Investigadores do Princess Máxima Center (Países Baixos) deram um passo importante no tratamento da leucemia mieloide aguda (LMA) em crianças, ao conseguirem “silenciar” um gene que alimenta o cancro, fazendo com que as células cancerígenas comecem a transformar-se em células imunitárias mais próximas das saudáveis.
A LMA é um tipo de cancro do sangue agressivo, que afeta cerca de 25 crianças por ano nos Países Baixos. Embora mais de 70% das crianças sobrevivam à doença, os tratamentos disponíveis baseiam-se em quimioterapia intensiva, com riscos de efeitos secundários graves a longo prazo. Encontrar terapias mais específicas e menos tóxicas continua a ser uma prioridade.

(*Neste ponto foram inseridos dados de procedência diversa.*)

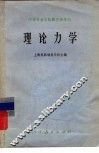 中等专业学校教学参考书  理论力学 封面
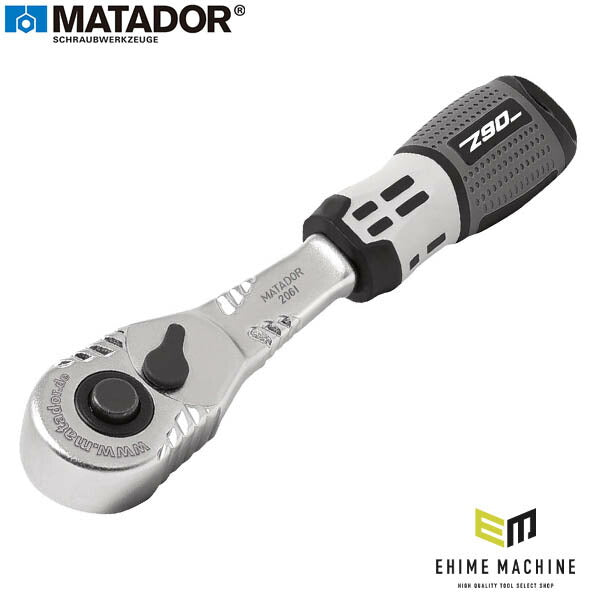 【11月の特価品】日本正規品 マタドール (1/4SQ)Z90ストラップ穴付ラチェットハンドル (20610090)(4040674237247) MATADOR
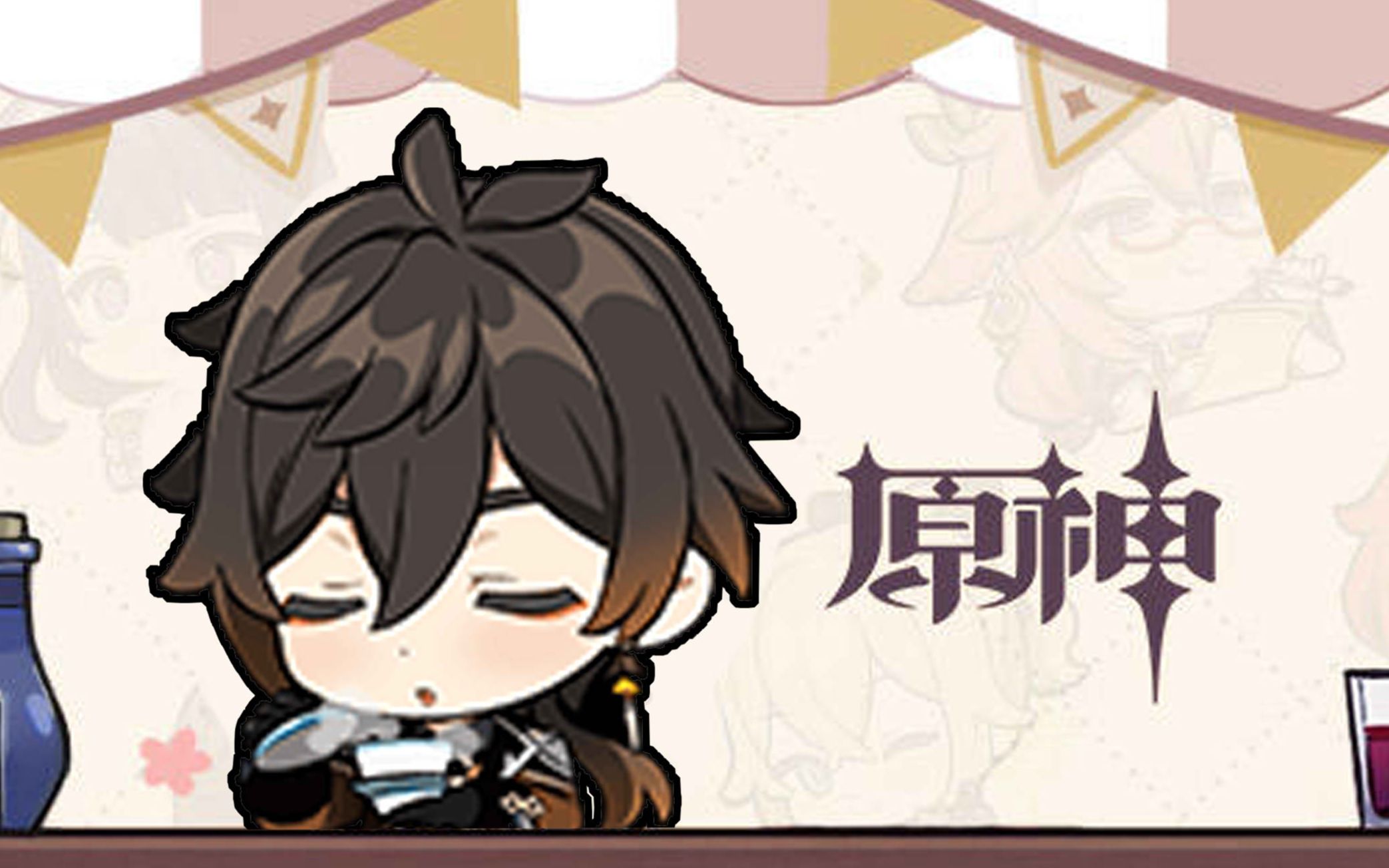 【原神/曲生酌微梦】钟离剧情自录空版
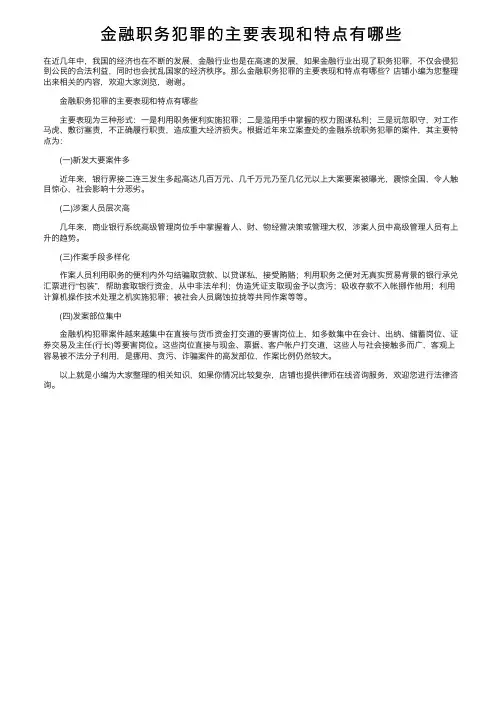金融职务犯罪的主要表现和特点有哪些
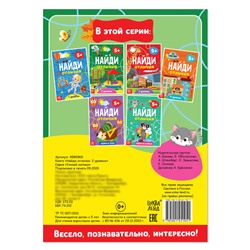 Книга «Найди отличия: 2-й уровень», 5 лет, 12 стр.
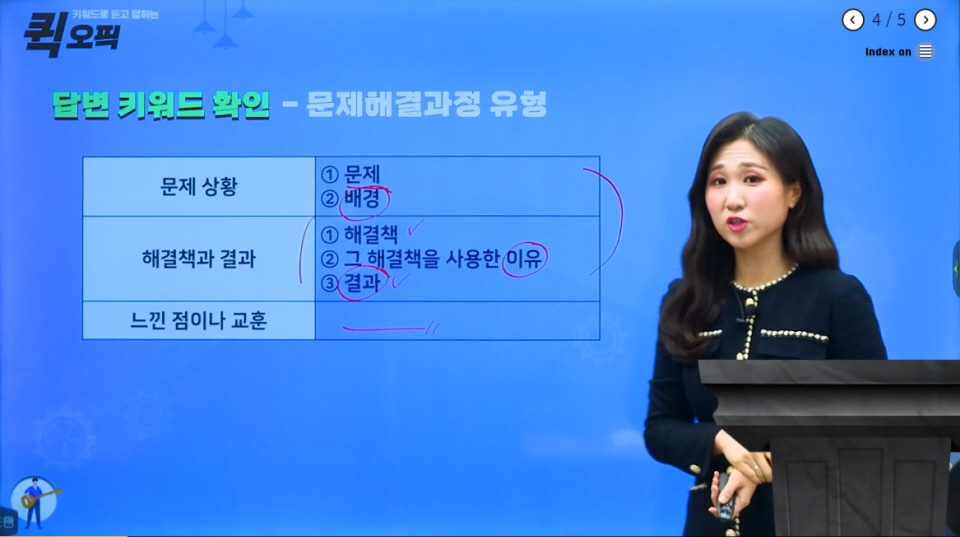 키워드로 듣고 답하는 퀵 오픽 ALStep2 빈출주제_2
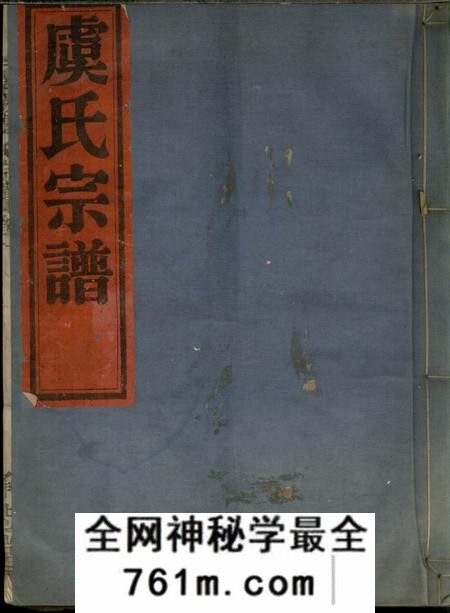 镇海承志堂灵岩虞氏宗谱二卷
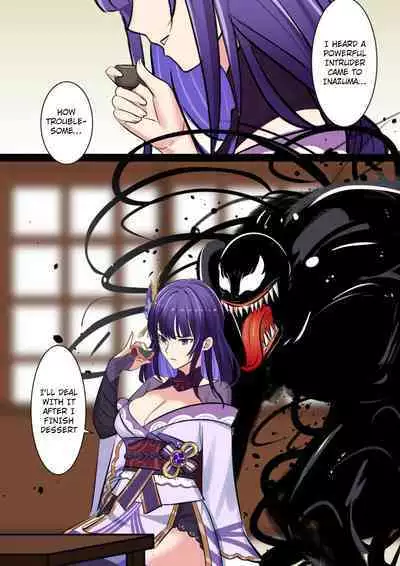 The Venom Possessed Raiden Shogun Is Being Guarded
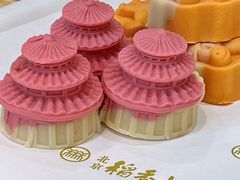 -北京稻香村(零号店)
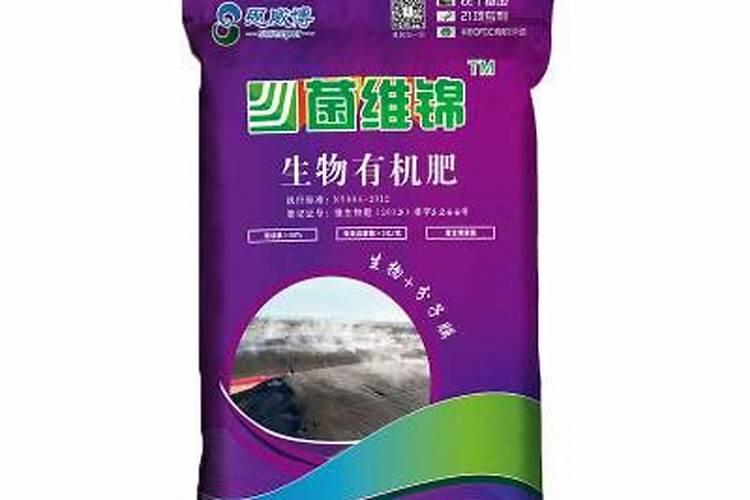 迪斯科是正规肥料厂家吗？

Uma das causas da LMA pediátrica são alterações nos cromossomas que fazem com que dois genes se fundam, criando assim um “gene de fusão” que desencadeia o crescimento descontrolado das células. Até agora, não se sabia se desligar este tipo de genes nas células reais dos doentes poderia ser eficaz — e seguro.
A descoberta
A equipa de investigação liderada pelo grupo Heidenreich estudou o efeito de desligar o gene de fusão RUNX1::RUNX1T1 em células reais de crianças com LMA. Para isso, manteve as células vivas em laboratório durante várias semanas, usando uma técnica que permite analisar cada célula individualmente.

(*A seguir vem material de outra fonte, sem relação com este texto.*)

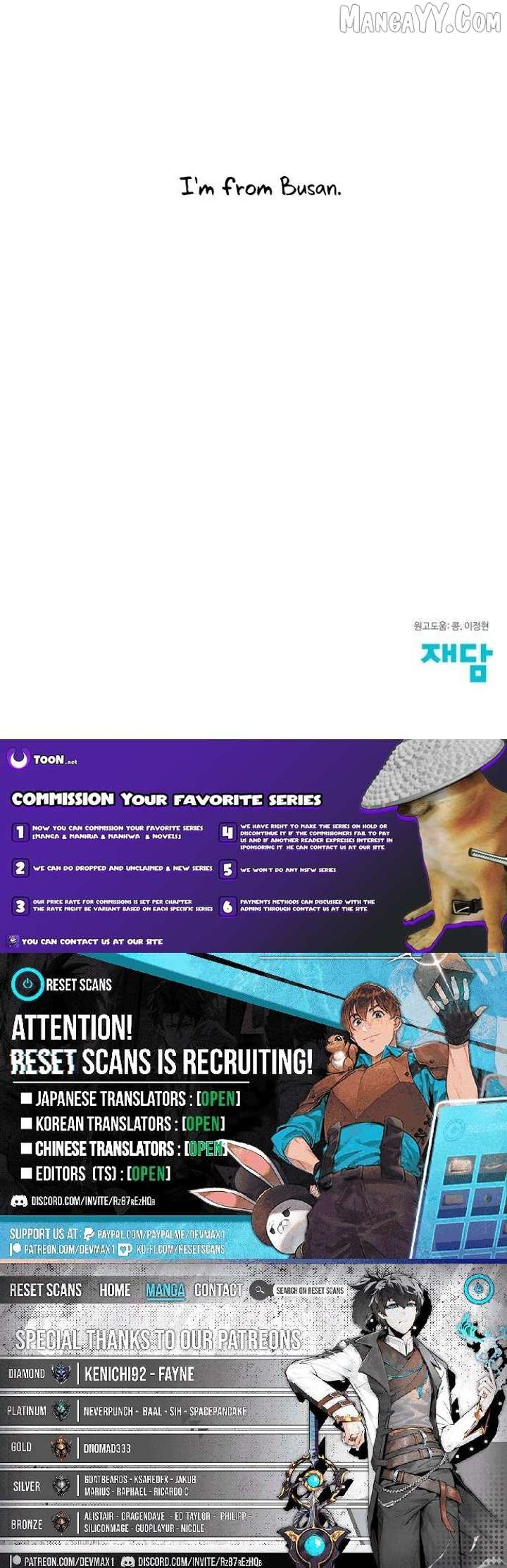 The Loser Is the First Lady Chapter 23 - Page 9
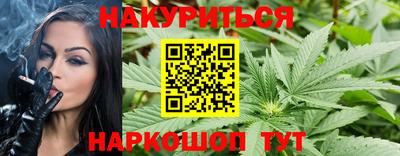 молекула духа Апшеронск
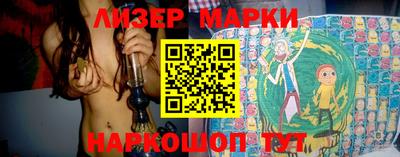 мефедрон мука Бузулук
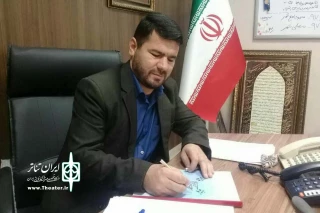 طی حکمی از سوی مدیر کل فرهنگ و ارشاد اسلامی خوزستان

دبیر دوازدهمین جشنواره استانی نمایش های کوتاه رامهرمز منصوب شد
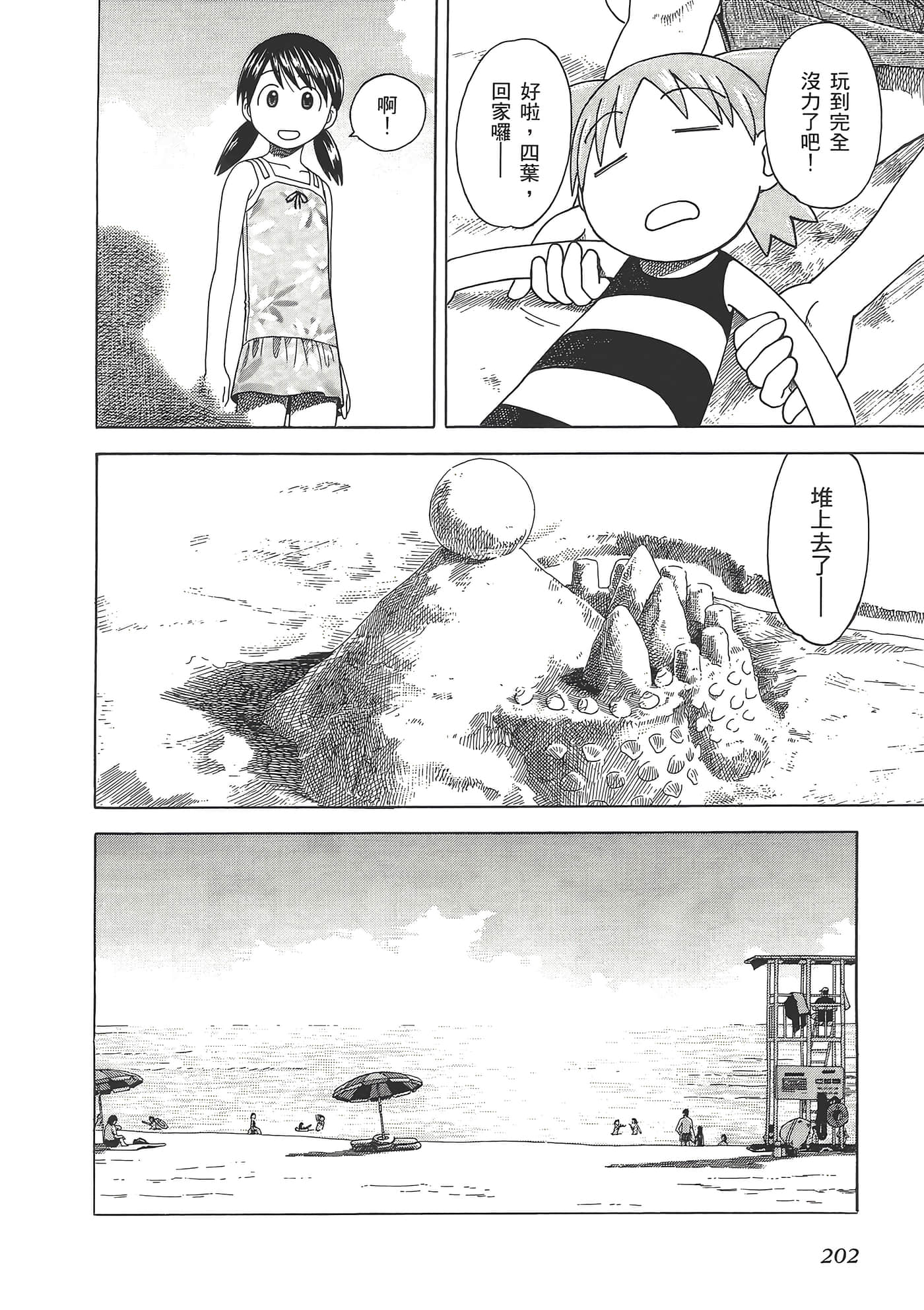 Page 206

Com recurso a pequenas nanopartículas de gordura (lipid nanoparticles), os investigadores introduziram fragmentos de ARN conhecidos como siRNA — uma ferramenta que permite silenciar genes específicos. Esta técnica bloqueou com sucesso o gene de fusão, levando as células leucémicas a seguirem um novo rumo.
O resultado surpreendeu os investigadores: algumas células começaram a transformar-se em granulócitos, semelhantes a células imunitárias saudáveis. Outras ganharam características de eosinófilos, células que fazem parte do sistema imunitário e estão envolvidas em processos como alergias ou resposta a parasitas.
O que vem a seguir?
Ainda não é claro se estas novas células mantêm o seu comportamento saudável a longo prazo, nem se reduzem o risco de recaída. Mas a descoberta reforça o potencial da terapia com siRNA como um caminho promissor para tratamentos mais direcionados, eficazes e menos agressivos para o cancro pediátrico.

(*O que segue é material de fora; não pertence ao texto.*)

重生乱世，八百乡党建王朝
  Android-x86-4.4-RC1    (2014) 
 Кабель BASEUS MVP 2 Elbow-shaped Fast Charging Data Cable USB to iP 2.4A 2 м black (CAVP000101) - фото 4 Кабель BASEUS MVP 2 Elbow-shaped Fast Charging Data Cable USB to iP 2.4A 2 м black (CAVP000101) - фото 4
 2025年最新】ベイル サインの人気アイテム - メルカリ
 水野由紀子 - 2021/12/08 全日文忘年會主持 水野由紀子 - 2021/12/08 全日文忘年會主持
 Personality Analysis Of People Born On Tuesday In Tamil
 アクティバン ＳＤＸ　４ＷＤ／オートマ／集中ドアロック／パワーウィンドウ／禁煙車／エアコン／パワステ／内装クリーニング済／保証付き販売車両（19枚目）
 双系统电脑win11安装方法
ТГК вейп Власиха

A equipa planeia agora estudos adicionais para testar esta abordagem em contexto clínico. O objetivo: transformar esta prova de conceito numa alternativa real aos tratamentos atuais, especialmente para os casos em que o gene de fusão é o principal motor da doença.
Segundo os investigadores, é a primeira vez que se observam efeitos tão claros do bloqueio de um gene de fusão em células reais de crianças com LMA. A esperança é que esta tecnologia ajude, no futuro, a melhorar a sobrevivência e a qualidade de vida de crianças com leucemia.